Task instructions: Reproduce every one of the records below word for word, leaving out the pictures.
## START Rows
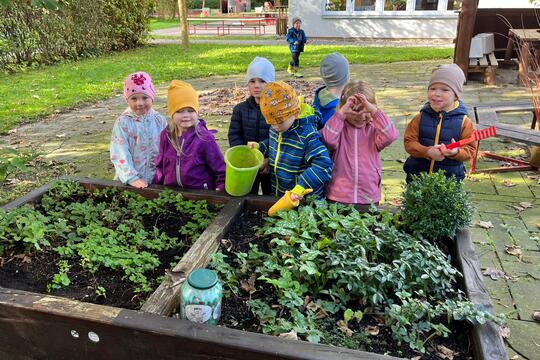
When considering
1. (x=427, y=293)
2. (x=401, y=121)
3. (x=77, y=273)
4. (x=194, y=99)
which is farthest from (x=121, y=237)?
(x=401, y=121)

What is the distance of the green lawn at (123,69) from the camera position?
8250mm

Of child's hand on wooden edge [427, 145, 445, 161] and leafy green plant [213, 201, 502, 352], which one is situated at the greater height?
child's hand on wooden edge [427, 145, 445, 161]

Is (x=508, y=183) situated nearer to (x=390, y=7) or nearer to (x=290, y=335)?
(x=290, y=335)

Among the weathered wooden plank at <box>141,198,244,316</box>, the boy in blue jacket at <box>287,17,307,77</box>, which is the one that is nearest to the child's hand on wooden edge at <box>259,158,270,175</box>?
the weathered wooden plank at <box>141,198,244,316</box>

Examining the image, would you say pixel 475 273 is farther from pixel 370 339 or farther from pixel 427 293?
pixel 370 339

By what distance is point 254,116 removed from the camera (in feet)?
11.2

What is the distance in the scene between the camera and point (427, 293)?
2.07 meters

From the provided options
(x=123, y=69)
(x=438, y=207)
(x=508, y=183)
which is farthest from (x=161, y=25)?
(x=438, y=207)

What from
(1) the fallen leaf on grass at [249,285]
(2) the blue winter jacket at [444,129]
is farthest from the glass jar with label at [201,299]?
(2) the blue winter jacket at [444,129]

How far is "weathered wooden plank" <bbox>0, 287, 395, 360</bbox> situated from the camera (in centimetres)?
163

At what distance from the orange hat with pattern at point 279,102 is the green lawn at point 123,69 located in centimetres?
549

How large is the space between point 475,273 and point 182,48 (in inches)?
624

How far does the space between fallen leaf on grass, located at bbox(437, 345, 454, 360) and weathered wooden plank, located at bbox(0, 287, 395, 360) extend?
1.12ft

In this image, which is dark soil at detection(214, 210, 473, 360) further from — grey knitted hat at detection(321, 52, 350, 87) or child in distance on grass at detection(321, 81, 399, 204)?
grey knitted hat at detection(321, 52, 350, 87)
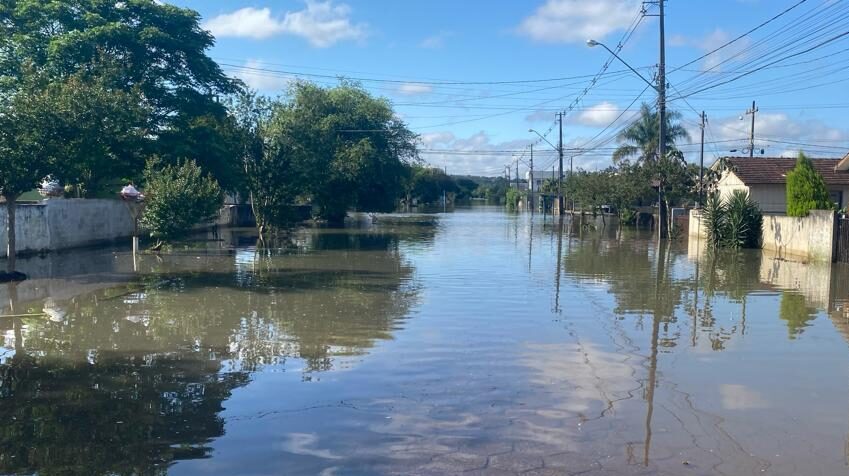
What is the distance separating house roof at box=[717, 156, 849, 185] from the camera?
117ft

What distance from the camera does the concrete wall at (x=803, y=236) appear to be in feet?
72.7

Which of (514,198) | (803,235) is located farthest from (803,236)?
(514,198)

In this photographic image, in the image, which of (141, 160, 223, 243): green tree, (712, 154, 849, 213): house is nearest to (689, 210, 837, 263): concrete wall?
(712, 154, 849, 213): house

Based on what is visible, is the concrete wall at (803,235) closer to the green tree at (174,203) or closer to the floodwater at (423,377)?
the floodwater at (423,377)

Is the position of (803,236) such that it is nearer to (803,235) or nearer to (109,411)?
(803,235)

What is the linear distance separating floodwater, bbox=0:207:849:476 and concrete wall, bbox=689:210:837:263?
5757 mm

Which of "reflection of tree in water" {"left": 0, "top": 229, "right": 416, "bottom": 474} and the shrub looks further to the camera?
the shrub

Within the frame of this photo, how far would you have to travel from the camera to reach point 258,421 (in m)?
6.80

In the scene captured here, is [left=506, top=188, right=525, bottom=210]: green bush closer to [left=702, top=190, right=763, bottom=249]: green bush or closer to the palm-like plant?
the palm-like plant

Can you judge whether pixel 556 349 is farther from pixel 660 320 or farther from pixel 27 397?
pixel 27 397

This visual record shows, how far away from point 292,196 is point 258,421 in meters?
28.1

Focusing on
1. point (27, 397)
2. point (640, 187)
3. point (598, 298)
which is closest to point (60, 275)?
point (27, 397)

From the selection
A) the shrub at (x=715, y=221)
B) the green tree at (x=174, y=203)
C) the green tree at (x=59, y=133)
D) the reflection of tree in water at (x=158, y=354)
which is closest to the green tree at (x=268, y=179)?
the green tree at (x=59, y=133)

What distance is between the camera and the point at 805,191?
2478 centimetres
## END Rows
Output below:
When considering
1. (x=427, y=293)
2. (x=401, y=121)
3. (x=77, y=273)
4. (x=194, y=99)
which is farthest from (x=121, y=237)?
(x=401, y=121)

What is the distance of the green lawn at (123,69) from the camera position?
8250mm

Of child's hand on wooden edge [427, 145, 445, 161] and leafy green plant [213, 201, 502, 352], which one is situated at the greater height?
child's hand on wooden edge [427, 145, 445, 161]

Is (x=508, y=183) situated nearer to (x=390, y=7) or nearer to (x=290, y=335)?
(x=290, y=335)

Among the weathered wooden plank at <box>141,198,244,316</box>, the boy in blue jacket at <box>287,17,307,77</box>, which is the one that is nearest to the child's hand on wooden edge at <box>259,158,270,175</box>?
the weathered wooden plank at <box>141,198,244,316</box>

Examining the image, would you say pixel 475 273 is farther from pixel 370 339 or farther from pixel 427 293?
pixel 370 339

By what distance is point 254,116 removed from the camera (in feet)?
11.2

What is the distance in the scene between the camera and point (427, 293)?
2.07 meters

From the provided options
(x=123, y=69)
(x=438, y=207)
(x=508, y=183)
which is farthest from (x=161, y=25)?
(x=438, y=207)

What from
(1) the fallen leaf on grass at [249,285]
(2) the blue winter jacket at [444,129]
is farthest from the glass jar with label at [201,299]?
(2) the blue winter jacket at [444,129]

How far is "weathered wooden plank" <bbox>0, 287, 395, 360</bbox> situated from the camera (in centimetres)?
163

At what distance from the orange hat with pattern at point 279,102 is the green lawn at point 123,69 located in centimetres?
549

How large is the space between point 475,273 and point 182,48 (in inches)?
624

How far does the space between fallen leaf on grass, located at bbox(437, 345, 454, 360) and weathered wooden plank, located at bbox(0, 287, 395, 360) extend?
1.12ft

In this image, which is dark soil at detection(214, 210, 473, 360) further from — grey knitted hat at detection(321, 52, 350, 87) or child in distance on grass at detection(321, 81, 399, 204)?
grey knitted hat at detection(321, 52, 350, 87)
What is the distance separating house roof at box=[717, 156, 849, 185] from the camera?
117ft

What distance from the camera does the concrete wall at (x=803, y=236) appear to be in feet?
72.7

Which of (514,198) | (803,235) is located farthest from (803,236)?
(514,198)

In this photographic image, in the image, which of (141, 160, 223, 243): green tree, (712, 154, 849, 213): house is nearest to (689, 210, 837, 263): concrete wall?
(712, 154, 849, 213): house

Based on what is visible, is the concrete wall at (803,235) closer to the green tree at (174,203) or closer to the floodwater at (423,377)?
the floodwater at (423,377)

Is the position of (803,236) such that it is nearer to (803,235) or nearer to (109,411)?
(803,235)

What is the linear distance separating floodwater, bbox=0:207:849:476 and concrete wall, bbox=689:210:837:263?
5757 mm

Which of "reflection of tree in water" {"left": 0, "top": 229, "right": 416, "bottom": 474} and the shrub looks further to the camera?
the shrub

Within the frame of this photo, how far would you have to travel from the camera to reach point 258,421 (in m)?
6.80

In the scene captured here, is [left=506, top=188, right=525, bottom=210]: green bush closer to [left=702, top=190, right=763, bottom=249]: green bush or closer to the palm-like plant?
the palm-like plant

Can you judge whether pixel 556 349 is farther from pixel 660 320 or farther from pixel 27 397?
pixel 27 397

This visual record shows, how far away from point 292,196 is point 258,421 in meters?
28.1

Focusing on
1. point (27, 397)
2. point (640, 187)
3. point (598, 298)
which is closest to point (60, 275)?
point (27, 397)

From the selection
A) the shrub at (x=715, y=221)
B) the green tree at (x=174, y=203)
C) the green tree at (x=59, y=133)
D) the reflection of tree in water at (x=158, y=354)
which is closest to the green tree at (x=268, y=179)?
the green tree at (x=59, y=133)

What distance is between the camera and the point at 805,191?
2478 centimetres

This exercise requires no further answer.